Sucrose is preferentially excluded from surface of proteins (Timasheff Mechanism), increases protein chemical potential and stabilizes native state

To answer the quiz, you must understand the manner in which sucrose interacts with protein molecules in solution and the mechanistic consequences. Below, the quiz cases and the question are restated. In the posted slides, the preferential exclusion of sucrose (Timasheff Mechanism) and its mechanistic consequences are explained in detail. Here, I provide a very brief summary.

First, we need to consider the Wyman Linkage Function and the effects of strongly binding stabilizing ligands on protein stability. Ligand binding to the native protein state reduces the chemical potential of the protein. Because there is much more binding to native state than to the denatured state, there is much more reduction in the native state's chemical potential, and, thus, the free barrier between the states is increased; the native state is stabilized.

The illustration above shows a cartoon of the sucrose-protein interaction. Sucrose is preferentially excluded from the surface of proteins. That is, there is a lower sucrose concentration around the surface of the protein than in the bulk solution. This preferential exclusion mechanism was shown by our friend and mentor, Prof. Serge Timasheff. Preferential exclusion of a solute from the surface of the protein can be thought as "negative ligand binding", which increases chemical potential of a protein. This increase in chemical potential is the key aspect of the mechanism that helps explain the impact of sucrose in the two cases.

In case 1, the increase in protein chemical potential in the presence of sucrose would increase freeze-thawing induced reversible precipitation. The protein precipitates in this case because during freeze concentration the solubility limit of the protein is exceeded. Ice is formed from pure water, and the protein and other solutes are concentrated in the non-ice phase.

Upon thawing the precipitated protein native protein molecules are "diluted" and the protein molecule go back into solution. If sucrose were present in the solution, the increase in protein chemical potential would cause a decrease in protein solubility. As a result during freezing more protein would precipitate.

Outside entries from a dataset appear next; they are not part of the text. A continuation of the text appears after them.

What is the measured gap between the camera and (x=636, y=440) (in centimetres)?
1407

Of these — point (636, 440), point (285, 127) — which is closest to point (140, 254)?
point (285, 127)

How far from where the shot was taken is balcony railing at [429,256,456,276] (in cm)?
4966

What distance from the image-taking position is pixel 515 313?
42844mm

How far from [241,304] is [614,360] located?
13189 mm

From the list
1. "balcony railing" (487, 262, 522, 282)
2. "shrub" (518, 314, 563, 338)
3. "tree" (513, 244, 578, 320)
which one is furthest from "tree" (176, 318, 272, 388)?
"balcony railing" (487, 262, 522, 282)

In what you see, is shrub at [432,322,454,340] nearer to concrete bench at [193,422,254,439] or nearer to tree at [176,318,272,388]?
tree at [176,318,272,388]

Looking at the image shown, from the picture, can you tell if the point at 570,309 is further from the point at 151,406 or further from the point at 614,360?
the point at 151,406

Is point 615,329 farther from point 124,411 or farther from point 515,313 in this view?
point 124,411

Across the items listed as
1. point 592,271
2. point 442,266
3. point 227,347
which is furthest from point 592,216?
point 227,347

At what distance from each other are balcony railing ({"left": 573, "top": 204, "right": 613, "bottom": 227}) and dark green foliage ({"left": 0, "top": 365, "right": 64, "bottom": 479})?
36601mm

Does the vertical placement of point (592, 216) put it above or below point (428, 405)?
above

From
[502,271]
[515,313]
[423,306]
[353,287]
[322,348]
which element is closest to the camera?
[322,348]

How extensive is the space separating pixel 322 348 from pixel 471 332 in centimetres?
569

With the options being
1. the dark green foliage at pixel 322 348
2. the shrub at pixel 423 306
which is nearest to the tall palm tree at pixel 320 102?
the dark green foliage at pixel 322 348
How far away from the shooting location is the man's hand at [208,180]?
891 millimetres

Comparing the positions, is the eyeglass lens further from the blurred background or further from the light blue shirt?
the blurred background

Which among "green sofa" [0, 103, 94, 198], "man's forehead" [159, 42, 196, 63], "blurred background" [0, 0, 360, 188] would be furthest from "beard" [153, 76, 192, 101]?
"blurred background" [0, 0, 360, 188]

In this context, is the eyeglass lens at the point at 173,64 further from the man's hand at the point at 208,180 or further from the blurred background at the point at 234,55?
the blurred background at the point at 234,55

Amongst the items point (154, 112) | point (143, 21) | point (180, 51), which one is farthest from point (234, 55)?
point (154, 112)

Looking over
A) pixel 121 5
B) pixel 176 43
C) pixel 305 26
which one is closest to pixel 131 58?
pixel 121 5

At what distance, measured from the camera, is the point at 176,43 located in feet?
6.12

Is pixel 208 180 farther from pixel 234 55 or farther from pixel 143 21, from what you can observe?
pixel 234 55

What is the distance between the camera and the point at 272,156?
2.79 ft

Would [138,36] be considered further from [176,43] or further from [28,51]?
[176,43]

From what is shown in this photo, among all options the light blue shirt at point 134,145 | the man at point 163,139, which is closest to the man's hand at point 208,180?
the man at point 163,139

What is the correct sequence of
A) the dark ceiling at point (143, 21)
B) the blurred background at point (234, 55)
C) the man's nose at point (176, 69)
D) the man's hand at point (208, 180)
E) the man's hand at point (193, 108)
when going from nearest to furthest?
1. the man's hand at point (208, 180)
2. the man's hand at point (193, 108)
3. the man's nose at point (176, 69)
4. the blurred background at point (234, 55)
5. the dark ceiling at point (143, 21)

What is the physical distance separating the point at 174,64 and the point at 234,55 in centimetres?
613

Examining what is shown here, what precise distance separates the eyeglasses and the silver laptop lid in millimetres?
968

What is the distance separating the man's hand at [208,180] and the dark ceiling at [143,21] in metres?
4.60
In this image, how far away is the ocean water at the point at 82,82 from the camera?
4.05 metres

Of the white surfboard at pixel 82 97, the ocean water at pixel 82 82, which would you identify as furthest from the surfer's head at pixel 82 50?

In case 2, preferential exclusion of the sucrose increases chemical potential of protein, but in this case this interaction inhibits freezing-induced irreversible aggregation. The magnitude of the preferential exclusion and the increase in chemical potential depends directly of the surface area of the protein state. The chemical potential increase is greater for the denatured than for the native state and, thus, the free energy barrier between the two states is increase (see cartoon above). Similarly, the free energy barrier between the most compact native conformations and partially unfolded, aggregation-competent species is increase in the presence of sucrose. Thus, sucrose inhibits stress-induced aggregation.

Two cases with monoclonal antibodies. For both, the bulk drug substances appeared cloudy after freeze-thawing. 

 Case 1. Upon thawing the bulk drug substance, the solution was very cloudy, due to protein precipitation. The precipitate could be collected by centrifugation, immediately after thawing. Infrared spectra of the centrifuged precipitate indicated that there was only native secondary structure in the protein molecules in the precipitate. After an uncentrifuged sample was held at room temperature for 2-8 hours, the precipitates dissolved and the protein molecules went back into solution. 

 Case 2. Upon thawing the bulk drug substance, the solution was very cloudy, due to protein precipitation. After the sample was held at room temperature for 2-8 hours, the precipitates settled, but did not go back into solution. Infrared spectra of the centrifuged precipitate indicated that there was extensive intermolecular beta sheet structure between the protein molecules in the aggregates.  I

In which case(s) would the inclusion of 0.3 M sucrose reduce the amount of precipitation; that is,  inclusion of the sugar in the bulk drug substance solution would be an effective formulation strategy?